## Record excerpts

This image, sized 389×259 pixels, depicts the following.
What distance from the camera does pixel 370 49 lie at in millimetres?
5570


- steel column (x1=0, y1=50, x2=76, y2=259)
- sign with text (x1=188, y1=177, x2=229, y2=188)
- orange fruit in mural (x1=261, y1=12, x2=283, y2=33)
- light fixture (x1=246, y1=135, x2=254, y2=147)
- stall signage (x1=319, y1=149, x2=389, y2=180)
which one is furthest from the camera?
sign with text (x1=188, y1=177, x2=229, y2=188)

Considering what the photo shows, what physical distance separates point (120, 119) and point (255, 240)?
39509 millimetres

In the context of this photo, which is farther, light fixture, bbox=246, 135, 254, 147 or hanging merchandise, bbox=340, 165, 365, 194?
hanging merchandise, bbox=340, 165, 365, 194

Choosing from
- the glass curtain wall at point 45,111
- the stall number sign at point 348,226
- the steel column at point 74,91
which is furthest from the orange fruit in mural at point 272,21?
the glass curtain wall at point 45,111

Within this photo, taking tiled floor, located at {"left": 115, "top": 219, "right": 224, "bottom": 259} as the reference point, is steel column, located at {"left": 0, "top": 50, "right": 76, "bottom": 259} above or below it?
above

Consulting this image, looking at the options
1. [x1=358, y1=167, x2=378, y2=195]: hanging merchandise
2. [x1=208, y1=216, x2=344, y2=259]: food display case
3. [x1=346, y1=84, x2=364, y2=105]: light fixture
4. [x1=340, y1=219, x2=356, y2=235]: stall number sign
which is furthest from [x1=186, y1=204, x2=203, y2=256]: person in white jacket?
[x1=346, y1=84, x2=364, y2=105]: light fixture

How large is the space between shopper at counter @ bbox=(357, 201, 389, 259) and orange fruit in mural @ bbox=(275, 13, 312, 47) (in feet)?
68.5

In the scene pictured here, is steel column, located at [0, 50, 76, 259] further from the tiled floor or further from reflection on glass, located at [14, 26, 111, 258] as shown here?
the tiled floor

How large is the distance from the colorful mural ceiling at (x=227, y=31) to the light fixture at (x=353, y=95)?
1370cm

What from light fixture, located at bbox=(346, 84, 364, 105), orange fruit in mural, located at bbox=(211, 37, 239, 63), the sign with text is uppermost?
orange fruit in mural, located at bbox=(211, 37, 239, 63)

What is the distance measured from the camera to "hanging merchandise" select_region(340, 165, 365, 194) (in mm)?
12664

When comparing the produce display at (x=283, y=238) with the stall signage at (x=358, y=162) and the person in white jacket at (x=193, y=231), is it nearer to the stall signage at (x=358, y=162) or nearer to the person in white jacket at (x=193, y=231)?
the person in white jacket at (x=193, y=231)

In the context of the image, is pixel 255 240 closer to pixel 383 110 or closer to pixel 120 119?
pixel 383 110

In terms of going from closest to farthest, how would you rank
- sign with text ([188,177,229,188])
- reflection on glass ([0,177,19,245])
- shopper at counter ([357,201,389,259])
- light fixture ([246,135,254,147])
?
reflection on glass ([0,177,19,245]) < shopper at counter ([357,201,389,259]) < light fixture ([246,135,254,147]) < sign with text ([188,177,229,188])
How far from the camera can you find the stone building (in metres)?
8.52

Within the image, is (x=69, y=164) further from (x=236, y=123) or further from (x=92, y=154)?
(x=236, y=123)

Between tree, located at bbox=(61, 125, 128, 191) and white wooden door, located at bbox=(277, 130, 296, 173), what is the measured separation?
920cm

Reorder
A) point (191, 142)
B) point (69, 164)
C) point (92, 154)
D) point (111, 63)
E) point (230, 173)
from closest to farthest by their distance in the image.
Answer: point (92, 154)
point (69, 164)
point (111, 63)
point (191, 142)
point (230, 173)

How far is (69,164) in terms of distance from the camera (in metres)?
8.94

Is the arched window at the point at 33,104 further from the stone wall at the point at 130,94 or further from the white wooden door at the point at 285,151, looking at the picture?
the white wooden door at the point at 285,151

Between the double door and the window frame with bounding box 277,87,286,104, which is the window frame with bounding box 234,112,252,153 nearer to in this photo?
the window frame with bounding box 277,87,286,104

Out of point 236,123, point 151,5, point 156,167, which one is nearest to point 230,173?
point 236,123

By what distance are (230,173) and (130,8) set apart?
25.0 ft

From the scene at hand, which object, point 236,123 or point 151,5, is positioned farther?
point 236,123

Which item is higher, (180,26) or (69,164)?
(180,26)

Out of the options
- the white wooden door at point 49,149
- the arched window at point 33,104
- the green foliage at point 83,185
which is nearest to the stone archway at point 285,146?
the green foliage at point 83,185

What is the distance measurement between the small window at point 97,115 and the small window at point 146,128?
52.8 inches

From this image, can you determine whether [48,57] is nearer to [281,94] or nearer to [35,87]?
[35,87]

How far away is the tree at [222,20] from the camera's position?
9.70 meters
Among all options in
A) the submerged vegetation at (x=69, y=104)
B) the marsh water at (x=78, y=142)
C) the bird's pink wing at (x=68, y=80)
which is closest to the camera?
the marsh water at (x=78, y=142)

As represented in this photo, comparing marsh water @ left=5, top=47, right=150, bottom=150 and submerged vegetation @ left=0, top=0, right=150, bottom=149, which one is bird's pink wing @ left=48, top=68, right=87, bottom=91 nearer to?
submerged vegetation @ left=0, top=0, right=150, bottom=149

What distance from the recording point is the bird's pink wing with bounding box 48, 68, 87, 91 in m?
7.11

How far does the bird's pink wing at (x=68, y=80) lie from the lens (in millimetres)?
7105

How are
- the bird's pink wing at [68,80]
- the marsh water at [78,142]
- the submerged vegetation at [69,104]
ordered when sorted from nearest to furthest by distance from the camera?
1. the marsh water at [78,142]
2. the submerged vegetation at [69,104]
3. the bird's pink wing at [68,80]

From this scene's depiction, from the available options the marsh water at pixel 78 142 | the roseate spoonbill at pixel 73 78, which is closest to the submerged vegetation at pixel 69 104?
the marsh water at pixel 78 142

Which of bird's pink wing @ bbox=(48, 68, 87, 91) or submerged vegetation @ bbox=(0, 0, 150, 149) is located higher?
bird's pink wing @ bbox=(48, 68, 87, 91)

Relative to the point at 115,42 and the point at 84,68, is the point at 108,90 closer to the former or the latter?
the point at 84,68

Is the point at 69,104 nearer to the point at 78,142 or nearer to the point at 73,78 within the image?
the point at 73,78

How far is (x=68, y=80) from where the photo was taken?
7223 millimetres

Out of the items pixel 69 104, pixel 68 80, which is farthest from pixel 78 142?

## Job
Convert the listing above into a JSON list of strings, with one string for each line and the blank lines left out.

## Written solution
[
  "This image, sized 389×259 pixels, depicts the following.",
  "What distance from the camera does pixel 370 49 lie at in millimetres?",
  "5570",
  "- steel column (x1=0, y1=50, x2=76, y2=259)",
  "- sign with text (x1=188, y1=177, x2=229, y2=188)",
  "- orange fruit in mural (x1=261, y1=12, x2=283, y2=33)",
  "- light fixture (x1=246, y1=135, x2=254, y2=147)",
  "- stall signage (x1=319, y1=149, x2=389, y2=180)",
  "which one is furthest from the camera?",
  "sign with text (x1=188, y1=177, x2=229, y2=188)",
  "Considering what the photo shows, what physical distance separates point (120, 119) and point (255, 240)?",
  "39509 millimetres",
  "In the context of this photo, which is farther, light fixture, bbox=246, 135, 254, 147 or hanging merchandise, bbox=340, 165, 365, 194?",
  "hanging merchandise, bbox=340, 165, 365, 194",
  "Choosing from",
  "- the glass curtain wall at point 45,111",
  "- the stall number sign at point 348,226",
  "- the steel column at point 74,91",
  "which is furthest from the orange fruit in mural at point 272,21?",
  "the glass curtain wall at point 45,111",
  "Within this photo, taking tiled floor, located at {\"left\": 115, \"top\": 219, \"right\": 224, \"bottom\": 259} as the reference point, is steel column, located at {\"left\": 0, \"top\": 50, \"right\": 76, \"bottom\": 259} above or below it?",
  "above",
  "Consulting this image, looking at the options",
  "1. [x1=358, y1=167, x2=378, y2=195]: hanging merchandise",
  "2. [x1=208, y1=216, x2=344, y2=259]: food display case",
  "3. [x1=346, y1=84, x2=364, y2=105]: light fixture",
  "4. [x1=340, y1=219, x2=356, y2=235]: stall number sign",
  "which is furthest from [x1=186, y1=204, x2=203, y2=256]: person in white jacket?",
  "[x1=346, y1=84, x2=364, y2=105]: light fixture",
  "How large is the space between shopper at counter @ bbox=(357, 201, 389, 259) and orange fruit in mural @ bbox=(275, 13, 312, 47) (in feet)?",
  "68.5",
  "In the scene pictured here, is steel column, located at [0, 50, 76, 259] further from the tiled floor or further from reflection on glass, located at [14, 26, 111, 258] as shown here?",
  "the tiled floor",
  "How large is the distance from the colorful mural ceiling at (x=227, y=31) to the light fixture at (x=353, y=95)?",
  "1370cm",
  "What from light fixture, located at bbox=(346, 84, 364, 105), orange fruit in mural, located at bbox=(211, 37, 239, 63), the sign with text is uppermost?",
  "orange fruit in mural, located at bbox=(211, 37, 239, 63)",
  "What is the distance measured from the camera to \"hanging merchandise\" select_region(340, 165, 365, 194) (in mm)?",
  "12664",
  "When comparing the produce display at (x=283, y=238) with the stall signage at (x=358, y=162) and the person in white jacket at (x=193, y=231), is it nearer to the stall signage at (x=358, y=162) or nearer to the person in white jacket at (x=193, y=231)?",
  "the person in white jacket at (x=193, y=231)",
  "In the context of the image, is pixel 255 240 closer to pixel 383 110 or closer to pixel 120 119?",
  "pixel 383 110",
  "In terms of going from closest to farthest, how would you rank",
  "- sign with text ([188,177,229,188])",
  "- reflection on glass ([0,177,19,245])",
  "- shopper at counter ([357,201,389,259])",
  "- light fixture ([246,135,254,147])",
  "?",
  "reflection on glass ([0,177,19,245]) < shopper at counter ([357,201,389,259]) < light fixture ([246,135,254,147]) < sign with text ([188,177,229,188])",
  "How far from the camera can you find the stone building (in metres)?",
  "8.52",
  "Within the image, is (x=69, y=164) further from (x=236, y=123) or further from (x=92, y=154)?",
  "(x=236, y=123)",
  "Between tree, located at bbox=(61, 125, 128, 191) and white wooden door, located at bbox=(277, 130, 296, 173), what is the measured separation?",
  "920cm",
  "Reorder",
  "A) point (191, 142)",
  "B) point (69, 164)",
  "C) point (92, 154)",
  "D) point (111, 63)",
  "E) point (230, 173)",
  "from closest to farthest by their distance in the image.",
  "Answer: point (92, 154)",
  "point (69, 164)",
  "point (111, 63)",
  "point (191, 142)",
  "point (230, 173)",
  "How far is (69,164) in terms of distance from the camera (in metres)?",
  "8.94",
  "Is the arched window at the point at 33,104 further from the stone wall at the point at 130,94 or further from the white wooden door at the point at 285,151, looking at the picture?",
  "the white wooden door at the point at 285,151",
  "Between the double door and the window frame with bounding box 277,87,286,104, which is the window frame with bounding box 234,112,252,153 nearer to in this photo?",
  "the window frame with bounding box 277,87,286,104",
  "Out of point 236,123, point 151,5, point 156,167, which one is nearest to point 230,173?",
  "point 236,123",
  "By what distance are (230,173) and (130,8) set apart?",
  "25.0 ft",
  "From the scene at hand, which object, point 236,123 or point 151,5, is positioned farther?",
  "point 236,123",
  "Which item is higher, (180,26) or (69,164)?",
  "(180,26)",
  "Out of the options",
  "- the white wooden door at point 49,149",
  "- the arched window at point 33,104",
  "- the green foliage at point 83,185",
  "which is nearest to the stone archway at point 285,146?",
  "the green foliage at point 83,185",
  "What is the distance measurement between the small window at point 97,115 and the small window at point 146,128?",
  "52.8 inches",
  "From this image, can you determine whether [48,57] is nearer to [281,94] or nearer to [35,87]?",
  "[35,87]",
  "How far away is the tree at [222,20] from the camera's position?",
  "9.70 meters",
  "Among all options in",
  "A) the submerged vegetation at (x=69, y=104)",
  "B) the marsh water at (x=78, y=142)",
  "C) the bird's pink wing at (x=68, y=80)",
  "which is closest to the camera?",
  "the marsh water at (x=78, y=142)",
  "As represented in this photo, comparing marsh water @ left=5, top=47, right=150, bottom=150 and submerged vegetation @ left=0, top=0, right=150, bottom=149, which one is bird's pink wing @ left=48, top=68, right=87, bottom=91 nearer to?",
  "submerged vegetation @ left=0, top=0, right=150, bottom=149",
  "What distance from the recording point is the bird's pink wing with bounding box 48, 68, 87, 91 in m?",
  "7.11",
  "How far does the bird's pink wing at (x=68, y=80) lie from the lens (in millimetres)?",
  "7105",
  "How are",
  "- the bird's pink wing at [68,80]",
  "- the marsh water at [78,142]",
  "- the submerged vegetation at [69,104]",
  "ordered when sorted from nearest to furthest by distance from the camera?",
  "1. the marsh water at [78,142]",
  "2. the submerged vegetation at [69,104]",
  "3. the bird's pink wing at [68,80]",
  "From this scene's depiction, from the available options the marsh water at pixel 78 142 | the roseate spoonbill at pixel 73 78, which is closest to the submerged vegetation at pixel 69 104?",
  "the marsh water at pixel 78 142",
  "Which of bird's pink wing @ bbox=(48, 68, 87, 91) or submerged vegetation @ bbox=(0, 0, 150, 149) is located higher?",
  "bird's pink wing @ bbox=(48, 68, 87, 91)",
  "Relative to the point at 115,42 and the point at 84,68, is the point at 108,90 closer to the former or the latter?",
  "the point at 84,68",
  "Is the point at 69,104 nearer to the point at 78,142 or nearer to the point at 73,78 within the image?",
  "the point at 73,78",
  "How far is (x=68, y=80) from where the photo was taken?",
  "7223 millimetres",
  "Out of the items pixel 69 104, pixel 68 80, which is farthest from pixel 78 142?"
]